1- Get the Source Data
I have a csv file with 3 Millions rows, here is the schema
2- Partition The Data
as far as my understanding of Synapse Serverless engine, when you filter by date for example, The engine will scan the whole file, maybe if the column is sorted, it will scan less data, I don’t know and have not try it yet, instead we are going to partition the Table by date, which is simply generating lot of files split by the date values, I imagine generating a lot of small files is not optimal too, it will reduce cost but potentially making the Query slower ( at the last this how other Engine Works).
I am using this python script to generate the partitions
and here is the results, a folder of parquet files grouped by Date
which I can read using the PowerBI Desktop
I just casually read a parquet file, without any Programing Language !!! ( Kudos for the Product team), this is only to test the parquet is properly generated.
3- Load The files to Azure Storage
This is only a show case, but in a production workflow, you maybe using something like ADF or Python Cloud Functions, anyway to upload a lot of files, I am using Azure storage explorer
now we can start using Synapse Analytics
4- Create a View In Synapse Serverless
we are going to leverage filepath() function to get the partition date, please see the documentation , here is the Query to create a view
USE [test];
GO
DROP VIEW IF EXISTS parquet;
GO
CREATE VIEW parquet AS
SELECT
*,convert(Datetime,result.filepath(1),120) as date
FROM
OPENROWSET(
BULK 'https://xxxxxxxxxx.dfs.core.windows.net/parquet/nem.parquet/Date=*/*.parquet',
FORMAT='PARQUET'
) result
5- Test if the filter Partition Works
Let’s try some testing to see how much is scanned
no Filter, scan all the files, data processed 48 MB
now with filter , only Date 11/04/2018, Data processed 1 MB
6- Test in PowerBI
I build this small model, Date Table is import and Parquet is DirectQuery ( be cautious when using DirectQuery, PBI can be very chatty and generate a lot of SQL Queries, Currently, it is better to use only import mode, until cache support is added)
Case 1: View all Dates
Data Processed : 43 MB
Case 2: Filter Some Dates
let’s filter only 2 days
Note : please use Query reduction option in PowerBI desktop, otherwise, every time you move the slicer, a query will be generated
Here is the result
I was really excited when I saw the results: 1 MB Synapse Serverless was smart enough to scan only 2 files
7- Incremental Refresh
Instead of Direct Query, let’s try a more practical use case, I configured Incremental refresh to change dates only for the Last 3 days
and here is the List of Queries generated by PowerBI
I have only Data for 2018 and 2019, the second refresh (that Started at 3:45 PM) just refreshed the data for the Last three days and because there is no files for those dates the Query returned 0 MB, which is great.

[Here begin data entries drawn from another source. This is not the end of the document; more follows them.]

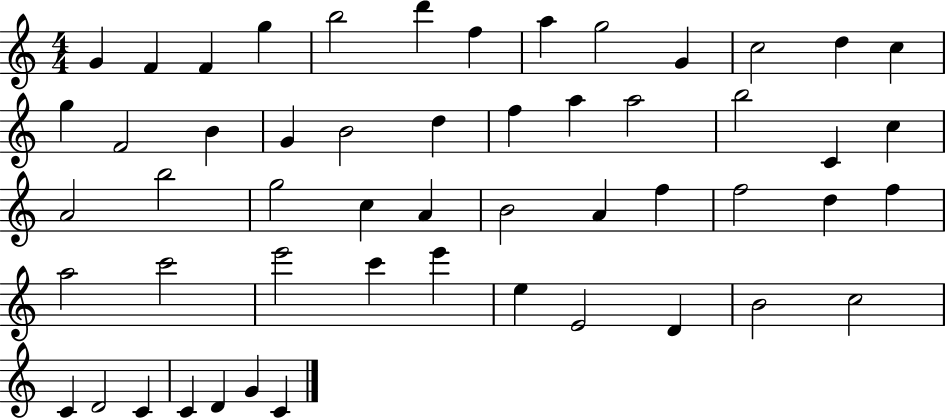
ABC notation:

X:1
T:Untitled
M:4/4
L:1/4
K:C
G F F g b2 d' f a g2 G c2 d c g F2 B G B2 d f a a2 b2 C c A2 b2 g2 c A B2 A f f2 d f a2 c'2 e'2 c' e' e E2 D B2 c2 C D2 C C D G C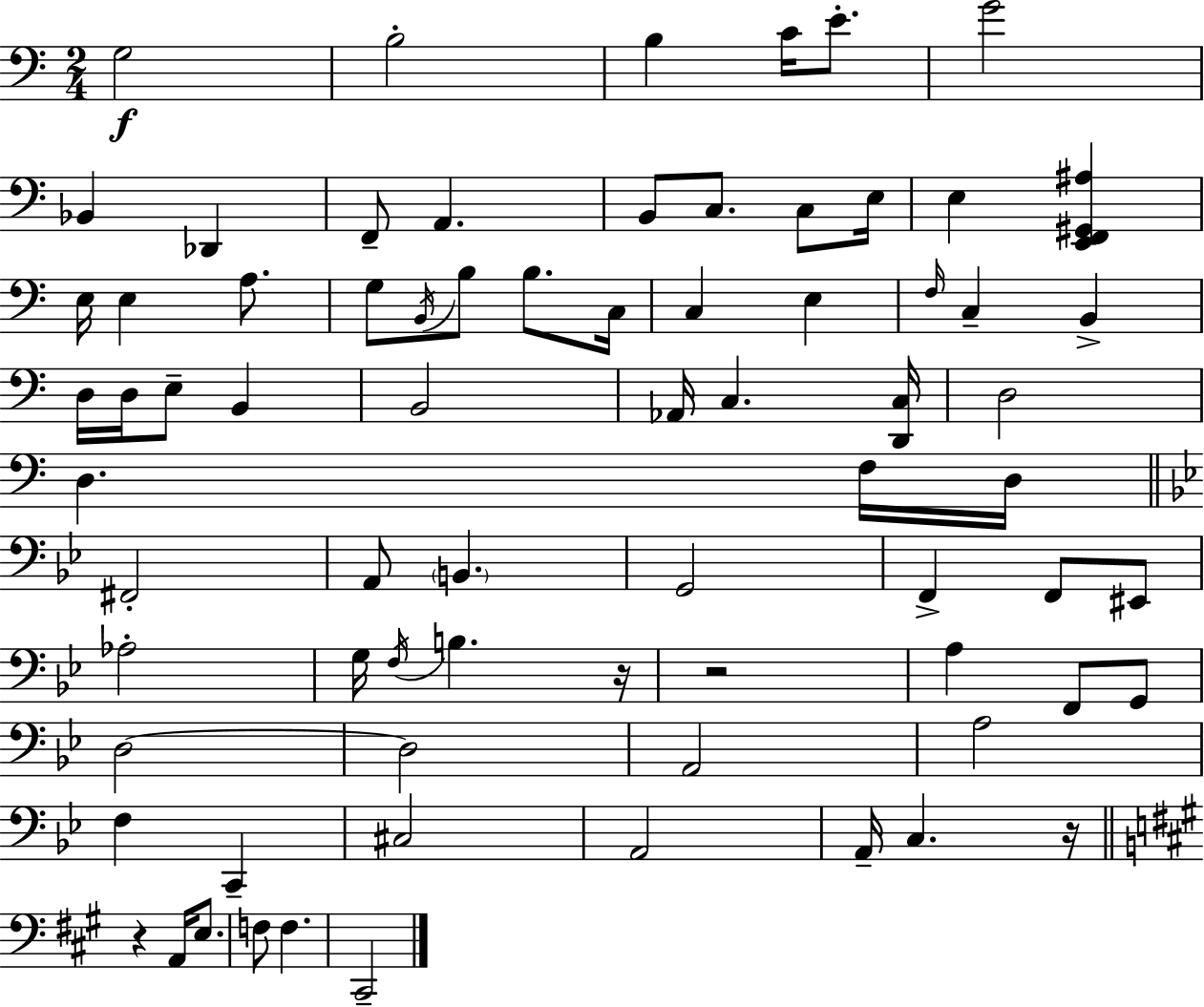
G3/h B3/h B3/q C4/s E4/e. G4/h Bb2/q Db2/q F2/e A2/q. B2/e C3/e. C3/e E3/s E3/q [E2,F2,G#2,A#3]/q E3/s E3/q A3/e. G3/e B2/s B3/e B3/e. C3/s C3/q E3/q F3/s C3/q B2/q D3/s D3/s E3/e B2/q B2/h Ab2/s C3/q. [D2,C3]/s D3/h D3/q. F3/s D3/s F#2/h A2/e B2/q. G2/h F2/q F2/e EIS2/e Ab3/h G3/s F3/s B3/q. R/s R/h A3/q F2/e G2/e D3/h D3/h A2/h A3/h F3/q C2/q C#3/h A2/h A2/s C3/q. R/s R/q A2/s E3/e. F3/e F3/q. C#2/h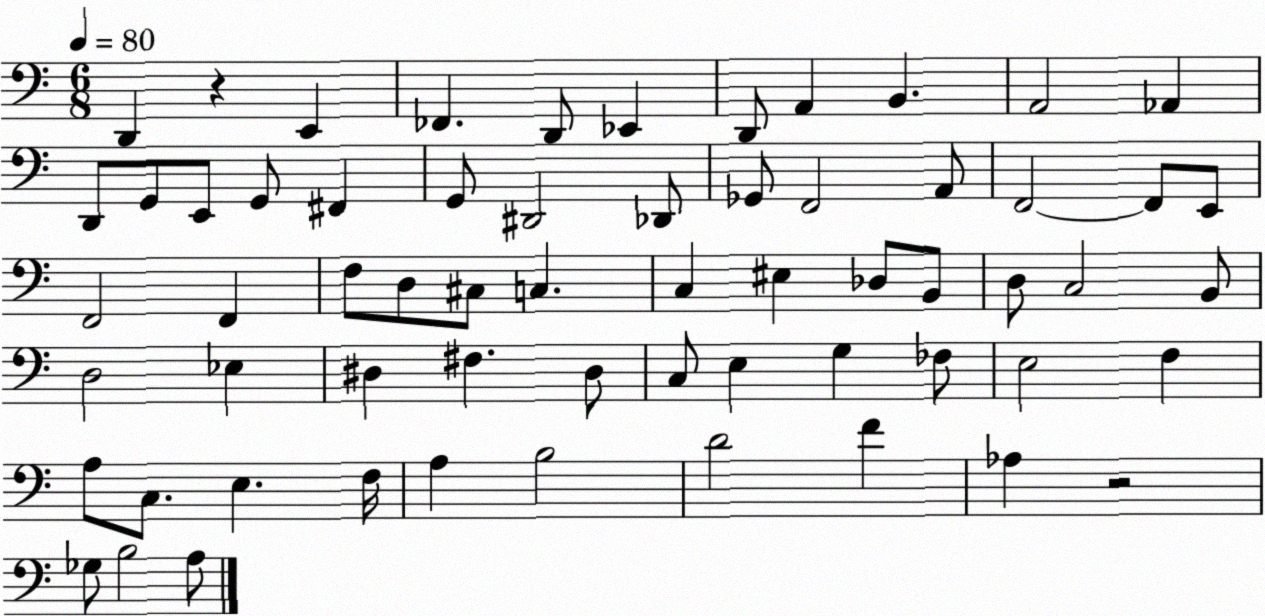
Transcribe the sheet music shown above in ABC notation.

X:1
T:Untitled
M:6/8
L:1/4
K:C
D,, z E,, _F,, D,,/2 _E,, D,,/2 A,, B,, A,,2 _A,, D,,/2 G,,/2 E,,/2 G,,/2 ^F,, G,,/2 ^D,,2 _D,,/2 _G,,/2 F,,2 A,,/2 F,,2 F,,/2 E,,/2 F,,2 F,, F,/2 D,/2 ^C,/2 C, C, ^E, _D,/2 B,,/2 D,/2 C,2 B,,/2 D,2 _E, ^D, ^F, ^D,/2 C,/2 E, G, _F,/2 E,2 F, A,/2 C,/2 E, F,/4 A, B,2 D2 F _A, z2 _G,/2 B,2 A,/2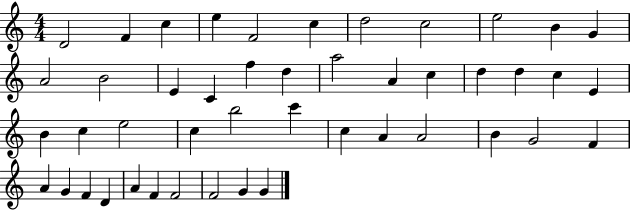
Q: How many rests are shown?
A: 0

Another Nice functionality is select top 100 which is generated by PowerQuery to check field type scanned only 1 MB !!!!
Just to be sure, I have done another refresh at 4 :24 PM and checked the Partitions using SSMS
Only the last three partions were refreshed and PQ sent only 6 Queries ( 1 select data for 1 day and the other check field type)
I think Azure storage + Synapse analytics Serverless + PowerBI Incremental Refresh may end up as a very powerful Pattern.